Dhisa menatap Lucy dengan tatapan penuh kebingungan, mencoba mencerna segala sesuatu yang telah terjadi. Ia belum sepenuhnya percaya bahwa dirinya kini berada di dalam cerita yang diciptakan Bram. Namun, setelah bertemu Bram dan mendengar pengakuannya, Dhisa mulai merasakan kebenaran dari segala hal yang terjadi.
“Aku memang bertemu dengan Bram,” Dhisa menghela napas panjang. “Dia bilang aku harus menulis akhir dari cerita ini agar bisa keluar. Tapi aku tidak tahu bagaimana caranya.”
Lucy tersenyum, sayap kecilnya mengepak pelan. “Bram benar. Hanya kau yang bisa menulis akhir cerita ini. Tapi jangan khawatir, Dhisa. Aku di sini untuk membantumu.”
Dhisa merasa sedikit lega, meski masih diliputi rasa takut dan kebingungan. “Jadi, apa yang harus aku lakukan? Dunia ini terasa begitu luas dan penuh teka-teki. Bagaimana aku bisa menemukan jalan keluarnya?”
Lucy terbang mengitari Dhisa sekali lagi sebelum berhenti di hadapannya. “Dunia ini dibangun dari kata-kata, seperti cerita yang ditulis di halaman sebuah buku. Untuk menyelesaikan cerita ini, kau harus menemukan ‘inti cerita’ – sebuah tempat di mana semua jawaban tersembunyi.”
“Di mana aku bisa menemukan inti itu?” tanya Dhisa sambil menatap padang bunga di sekitarnya, berharap menemukan petunjuk.
“Jauh di dalam hutan, di tempat di mana semua kata-kata bertemu,” jawab Lucy sambil menunjuk ke arah yang tampak seperti jalur sempit di antara pepohonan yang tinggi. “Tapi ingat, Dhisa, perjalanan ini bukan hanya tentang menemukan jawaban. Kau juga harus menghadapi bagian dari dirimu sendiri yang belum kau selesaikan.”
Dhisa merasa ada sesuatu yang berat di dadanya, seolah-olah ada bagian dari dirinya yang telah lama ia abaikan. Namun ia tahu, jika ingin keluar dari dunia Bram, ia harus menghadapi apa pun yang menantinya di sana.

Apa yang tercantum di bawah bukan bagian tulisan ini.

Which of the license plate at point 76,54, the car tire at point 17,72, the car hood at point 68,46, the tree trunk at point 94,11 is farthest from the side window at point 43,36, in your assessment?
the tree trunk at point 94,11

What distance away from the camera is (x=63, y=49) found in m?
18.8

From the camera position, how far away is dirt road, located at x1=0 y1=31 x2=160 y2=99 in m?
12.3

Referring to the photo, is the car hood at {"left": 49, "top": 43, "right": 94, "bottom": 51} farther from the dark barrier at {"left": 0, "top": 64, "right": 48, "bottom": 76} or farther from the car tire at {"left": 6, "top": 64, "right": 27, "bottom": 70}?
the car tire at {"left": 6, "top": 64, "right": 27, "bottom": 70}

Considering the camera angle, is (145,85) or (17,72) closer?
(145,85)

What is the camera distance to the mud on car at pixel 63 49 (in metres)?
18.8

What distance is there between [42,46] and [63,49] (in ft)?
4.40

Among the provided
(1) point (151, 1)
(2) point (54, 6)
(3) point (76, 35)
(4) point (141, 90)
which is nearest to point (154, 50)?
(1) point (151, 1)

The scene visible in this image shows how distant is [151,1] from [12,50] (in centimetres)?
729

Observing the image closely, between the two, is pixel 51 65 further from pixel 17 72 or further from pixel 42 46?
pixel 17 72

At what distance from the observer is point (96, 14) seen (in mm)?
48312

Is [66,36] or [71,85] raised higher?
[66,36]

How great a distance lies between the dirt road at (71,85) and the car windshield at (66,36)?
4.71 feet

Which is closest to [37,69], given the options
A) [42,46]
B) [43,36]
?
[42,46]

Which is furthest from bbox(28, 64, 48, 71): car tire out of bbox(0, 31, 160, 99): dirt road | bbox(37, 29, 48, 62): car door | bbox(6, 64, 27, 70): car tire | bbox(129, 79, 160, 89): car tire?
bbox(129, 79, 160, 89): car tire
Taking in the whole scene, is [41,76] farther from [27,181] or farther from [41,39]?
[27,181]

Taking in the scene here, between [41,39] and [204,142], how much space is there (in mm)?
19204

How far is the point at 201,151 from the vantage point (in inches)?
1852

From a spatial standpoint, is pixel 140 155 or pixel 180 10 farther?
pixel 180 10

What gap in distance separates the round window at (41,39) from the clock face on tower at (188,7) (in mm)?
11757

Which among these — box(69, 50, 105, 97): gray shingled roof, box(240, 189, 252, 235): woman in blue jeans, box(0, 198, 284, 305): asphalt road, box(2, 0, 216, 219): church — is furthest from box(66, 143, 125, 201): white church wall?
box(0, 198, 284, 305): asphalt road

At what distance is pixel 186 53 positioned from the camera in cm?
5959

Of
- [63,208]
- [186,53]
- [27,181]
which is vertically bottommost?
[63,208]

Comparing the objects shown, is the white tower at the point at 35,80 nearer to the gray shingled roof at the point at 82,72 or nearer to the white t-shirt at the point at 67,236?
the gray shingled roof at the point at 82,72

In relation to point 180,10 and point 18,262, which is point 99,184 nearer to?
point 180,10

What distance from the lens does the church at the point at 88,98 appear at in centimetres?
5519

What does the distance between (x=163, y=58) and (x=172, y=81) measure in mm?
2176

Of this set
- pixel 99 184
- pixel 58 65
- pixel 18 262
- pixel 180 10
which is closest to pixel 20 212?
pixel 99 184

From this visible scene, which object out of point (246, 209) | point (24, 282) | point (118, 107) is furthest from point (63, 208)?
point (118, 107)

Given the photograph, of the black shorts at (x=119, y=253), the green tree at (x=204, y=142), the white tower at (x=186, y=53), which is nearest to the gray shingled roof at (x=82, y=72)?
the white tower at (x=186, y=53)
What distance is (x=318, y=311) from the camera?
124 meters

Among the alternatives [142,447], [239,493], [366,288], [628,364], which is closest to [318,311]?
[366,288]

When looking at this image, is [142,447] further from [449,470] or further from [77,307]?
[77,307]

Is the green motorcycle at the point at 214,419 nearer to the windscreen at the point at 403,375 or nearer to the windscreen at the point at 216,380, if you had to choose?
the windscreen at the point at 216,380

“Baiklah,” katanya sambil mengumpulkan keberanian. “Aku akan mencari tempat itu.”
***
Perjalanan Dhisa melalui hutan terasa panjang dan melelahkan. Sepanjang jalan, ia melihat bayangan-bayangan samar dari karakter-karakter yang pernah dibaca dalam novel Bram, seolah-olah mereka mengintainya dari balik pepohonan. Beberapa dari mereka tampak seperti sosok-sosok yang akrab, sementara yang lainnya terasa asing namun menakutkan.
Akhirnya, setelah berjam-jam berjalan, Dhisa tiba di sebuah lembah yang dipenuhi oleh akar-akar pohon besar yang meliuk-liuk di tanah. Di tengah lembah itu, tampak sebuah batu besar dengan tulisan yang terukir di permukaannya. Kata-kata itu tampak seperti potongan-potongan kalimat dari berbagai cerita yang pernah ia baca.
Lucy, yang selama ini terbang di sisinya, mendarat di atas batu tersebut. “Inilah inti dari cerita ini, Dhisa. Di sini, kau harus menulis akhir dari semua yang terjadi.”
“Tapi bagaimana caranya?” Dhisa bertanya. “Aku bahkan tidak tahu bagaimana cerita ini seharusnya berakhir.”
Lucy menatapnya dengan lembut. “Akhir cerita ini tidak harus sempurna, Dhisa. Yang penting adalah bahwa itu datang dari dalam dirimu. Tanyakan pada hatimu, bagaimana kau ingin cerita ini berakhir? Apa yang kau inginkan untuk Bram, untuk dirimu sendiri, dan untuk dunia yang kau ciptakan dengan kata-kata?”
Dhisa terdiam sejenak, memikirkan apa yang Lucy katakan. Dalam benaknya, ia mulai menyadari bahwa perjalanan ini bukan hanya tentang menemukan akhir untuk cerita Bram, tapi juga tentang menemukan akhir bagi dirinya sendiri—jawaban atas keraguannya sebagai penulis, atas ketidakpastiannya dalam hidup.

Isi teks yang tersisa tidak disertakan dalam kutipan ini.